_Work to complete_
Every entry must be copied word for word.

┄┄┄┄┄┄

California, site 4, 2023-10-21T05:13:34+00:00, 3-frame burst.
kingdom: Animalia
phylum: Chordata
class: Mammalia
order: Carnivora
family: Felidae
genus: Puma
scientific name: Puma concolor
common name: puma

┄┄┄┄┄┄

_Result of this task_
California, site 4, 2023-10-21T05:13:34+00:00, 3-frame burst.
kingdom: Animalia
phylum: Chordata
class: Mammalia
order: Carnivora
family: Felidae
genus: Puma
scientific name: Puma concolor
common name: puma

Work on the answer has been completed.